When I was a child, Grandma Rogers ran a little dairy with about half dozen milchers. She and my father milked the cows twice a day, morning and evening. When my brothers were old enough, they helped. After each milking, they carried the pails into her creamery where the milk was strained and poured into the separator. This contraption was about four feet tall with a large bowl on top to receive milk. Grandma would wind it up by turning a large crank on its side, and the milk would spiral through the machine, centrifugal force separating the lighter cream from the heavier milk. The liquids would exit through separate spouts to be collected in containers. Grandma always reserved some of the rich whole milk for the family. The skim milk was mostly fed to calves.

Her creamery was located in the cellar of the house, a short walk from the barn. That corner of the cellar was always clean and cool, even in summer. During winter, the furnace put out enough heat to temper the cold. Buckets and separator parts were washed in a double stone sink, and her large chest freezer doubled as a work bench. She had a collection of crocks imbued, I’m sure, with just the right microorganisms to ferment the cream.

When it was ready, Grandma took the cream upstairs to the kitchen. Instead of an upright dash churn such as you see in pictures, hers resembled a section of a barrel turned on its side. I’m sure her barrel churn was more efficient than the upright model. A crank on its side turned a paddle inside the barrel, beating the particles of butterfat together until they coalesced into a golden mass floating in buttermilk.

I used to watch her knead the butter and add salt, unless a customer wanted “sweet” butter for health reasons. She’d take about a pound of butter, form it into a block and weigh it with a spring scale which hung on a hook above the doorway. The scale supported a shallow pan for the butter. If the block was too heavy, she’d remove a little, if too light, add some. Once it was exactly one pound, she’d pat it into shape and wrap it in wax paper. I seldom saw her use a wooden butter mold such as you see in antique stores.

Butter route day fell on Thursdays. Since Grandma didn’t drive, her sister, Aunt Hazel, would take her. She always drove a Plymouth. When her car got too old, Aunt Hazel would get a new one, always a Plymouth. Unless we were in school, my siblings and I took turns accompanying them on the butter route.

Aunt Hazel would take us into Binghamton. Most of the butter customers were elderly ladies from the “Old Country”, Eastern Europe, Russia, and Armenia. The farm fresh butter may have cost more than store bought, but it reminded them of home. They were accustomed to cultured butter such as they had in the Old Country and found commercial butter a disappointment. I could not find Armenia on the map. I was too young to realize it had been swallowed up by the Soviet Union. Sometimes I wondered if all Armenians lived in Binghamton.

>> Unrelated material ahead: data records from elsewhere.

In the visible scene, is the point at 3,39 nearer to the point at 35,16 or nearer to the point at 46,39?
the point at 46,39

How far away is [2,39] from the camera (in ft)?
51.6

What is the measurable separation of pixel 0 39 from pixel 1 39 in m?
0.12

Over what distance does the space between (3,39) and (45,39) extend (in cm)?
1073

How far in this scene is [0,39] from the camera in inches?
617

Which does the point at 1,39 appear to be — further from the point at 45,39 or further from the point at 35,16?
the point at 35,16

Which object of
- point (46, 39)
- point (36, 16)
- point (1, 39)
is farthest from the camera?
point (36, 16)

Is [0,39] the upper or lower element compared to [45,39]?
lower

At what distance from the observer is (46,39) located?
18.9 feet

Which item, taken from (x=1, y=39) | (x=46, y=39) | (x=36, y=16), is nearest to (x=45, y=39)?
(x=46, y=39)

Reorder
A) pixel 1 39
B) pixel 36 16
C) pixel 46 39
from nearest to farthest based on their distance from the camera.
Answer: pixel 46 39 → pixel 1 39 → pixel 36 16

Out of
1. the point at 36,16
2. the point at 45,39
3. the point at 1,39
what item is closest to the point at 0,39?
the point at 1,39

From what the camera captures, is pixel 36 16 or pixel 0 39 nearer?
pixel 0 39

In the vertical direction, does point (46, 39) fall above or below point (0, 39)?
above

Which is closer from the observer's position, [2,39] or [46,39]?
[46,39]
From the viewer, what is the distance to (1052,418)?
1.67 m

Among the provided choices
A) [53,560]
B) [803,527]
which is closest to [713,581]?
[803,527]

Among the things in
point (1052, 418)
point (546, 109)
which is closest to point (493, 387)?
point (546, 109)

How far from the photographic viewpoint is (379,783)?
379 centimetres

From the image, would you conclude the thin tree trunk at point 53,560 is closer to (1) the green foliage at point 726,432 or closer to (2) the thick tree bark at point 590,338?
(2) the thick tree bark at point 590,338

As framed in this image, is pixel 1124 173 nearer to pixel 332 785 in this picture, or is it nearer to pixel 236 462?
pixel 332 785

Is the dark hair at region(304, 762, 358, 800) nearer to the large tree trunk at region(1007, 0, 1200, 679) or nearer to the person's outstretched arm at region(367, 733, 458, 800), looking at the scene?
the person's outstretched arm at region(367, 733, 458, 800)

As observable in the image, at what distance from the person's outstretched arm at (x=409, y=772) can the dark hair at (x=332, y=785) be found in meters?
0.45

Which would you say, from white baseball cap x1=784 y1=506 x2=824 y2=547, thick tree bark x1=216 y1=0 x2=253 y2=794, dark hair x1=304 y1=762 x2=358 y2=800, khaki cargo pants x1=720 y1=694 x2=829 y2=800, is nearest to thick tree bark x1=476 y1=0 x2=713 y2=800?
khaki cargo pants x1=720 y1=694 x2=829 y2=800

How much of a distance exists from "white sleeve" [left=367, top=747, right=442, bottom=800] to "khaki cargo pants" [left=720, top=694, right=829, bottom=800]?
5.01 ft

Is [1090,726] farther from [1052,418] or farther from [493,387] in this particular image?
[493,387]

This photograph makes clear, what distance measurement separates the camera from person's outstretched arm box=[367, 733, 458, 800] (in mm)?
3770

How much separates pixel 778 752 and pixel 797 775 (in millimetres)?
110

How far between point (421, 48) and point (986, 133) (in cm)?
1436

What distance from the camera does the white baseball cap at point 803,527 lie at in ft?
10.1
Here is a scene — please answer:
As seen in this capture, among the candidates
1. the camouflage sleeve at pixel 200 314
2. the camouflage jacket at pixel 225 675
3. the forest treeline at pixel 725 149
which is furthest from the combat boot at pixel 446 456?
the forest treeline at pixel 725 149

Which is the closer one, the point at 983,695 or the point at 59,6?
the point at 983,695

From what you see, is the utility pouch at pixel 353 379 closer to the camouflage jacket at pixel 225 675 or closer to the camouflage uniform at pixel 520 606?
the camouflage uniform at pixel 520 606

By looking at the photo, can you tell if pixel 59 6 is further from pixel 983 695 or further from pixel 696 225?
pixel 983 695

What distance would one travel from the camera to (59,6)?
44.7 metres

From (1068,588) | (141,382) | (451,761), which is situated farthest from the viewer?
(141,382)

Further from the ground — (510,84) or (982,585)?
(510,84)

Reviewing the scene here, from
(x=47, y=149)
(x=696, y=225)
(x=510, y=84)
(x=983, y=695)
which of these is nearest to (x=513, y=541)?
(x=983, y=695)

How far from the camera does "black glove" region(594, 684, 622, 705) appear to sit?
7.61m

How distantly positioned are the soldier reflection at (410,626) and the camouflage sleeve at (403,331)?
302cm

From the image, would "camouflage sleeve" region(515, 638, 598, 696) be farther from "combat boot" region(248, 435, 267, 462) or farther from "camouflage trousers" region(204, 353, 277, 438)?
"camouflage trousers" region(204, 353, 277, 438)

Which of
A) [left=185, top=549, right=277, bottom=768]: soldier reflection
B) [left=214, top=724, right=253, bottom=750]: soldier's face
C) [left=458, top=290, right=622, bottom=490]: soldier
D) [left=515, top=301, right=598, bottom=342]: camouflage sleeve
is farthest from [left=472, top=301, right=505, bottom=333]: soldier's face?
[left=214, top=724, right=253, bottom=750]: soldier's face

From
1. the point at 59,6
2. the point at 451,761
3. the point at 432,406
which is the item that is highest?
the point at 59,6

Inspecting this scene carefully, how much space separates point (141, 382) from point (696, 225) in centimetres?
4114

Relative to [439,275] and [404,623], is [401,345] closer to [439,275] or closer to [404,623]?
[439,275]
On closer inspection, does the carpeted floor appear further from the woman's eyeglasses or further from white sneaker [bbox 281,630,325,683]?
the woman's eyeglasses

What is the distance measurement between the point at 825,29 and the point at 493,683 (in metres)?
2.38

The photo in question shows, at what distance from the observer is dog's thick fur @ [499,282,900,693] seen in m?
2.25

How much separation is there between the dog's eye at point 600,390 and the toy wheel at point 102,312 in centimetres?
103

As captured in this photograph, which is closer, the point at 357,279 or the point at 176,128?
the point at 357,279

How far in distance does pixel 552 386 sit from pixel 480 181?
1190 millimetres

One day a customer’s daughter answered the door and hollered, “The butter lady is here!” I thought that was rather rude. My grandmother had a name. Her customers called her Mrs. Rogers. When I mentioned this to Grandma, she dismissed it, saying the young lady just didn’t know better.

These ladies baked delicious food with exotic names, and sometimes they’d offer us some. One was a Czechoslovakian fruit-filled pastry with a name that sounded like “ka-lach-key”.

Occasionally a butter customer would give me a nickel or a dime. After we completed the route, we’d shop at the A&P for groceries. Unless I decided to save my money for something else, I could spend it at the store. Nickels and dimes went a long way then. Back at Grandma’s house, she’d warm up canned soup for lunch. That was always a treat, a change from home cooked meals.

A lifetime later, I went to Texas for a niece’s wedding. Imagine my surprise when I spotted a donut shop advertizing “Kolaches, $1 or $11 a dozen”. How had these Old Country treats traveled from an eastern city to a cattle town half a continent away? Had people from Eastern Europe settled here, too? The girl behind the counter was Asian and she pronounced them “Ka-lat-keys”. I bought a dozen. This version was new to me. Instead of a fruit-filled pastry, it was a sausage wrapped in sweet dough. Texans like their meat. It was still delicious and reminded me of my “old country.”

I forgot to ask how Kolaches came to Texas. Maybe I need to go back and find out.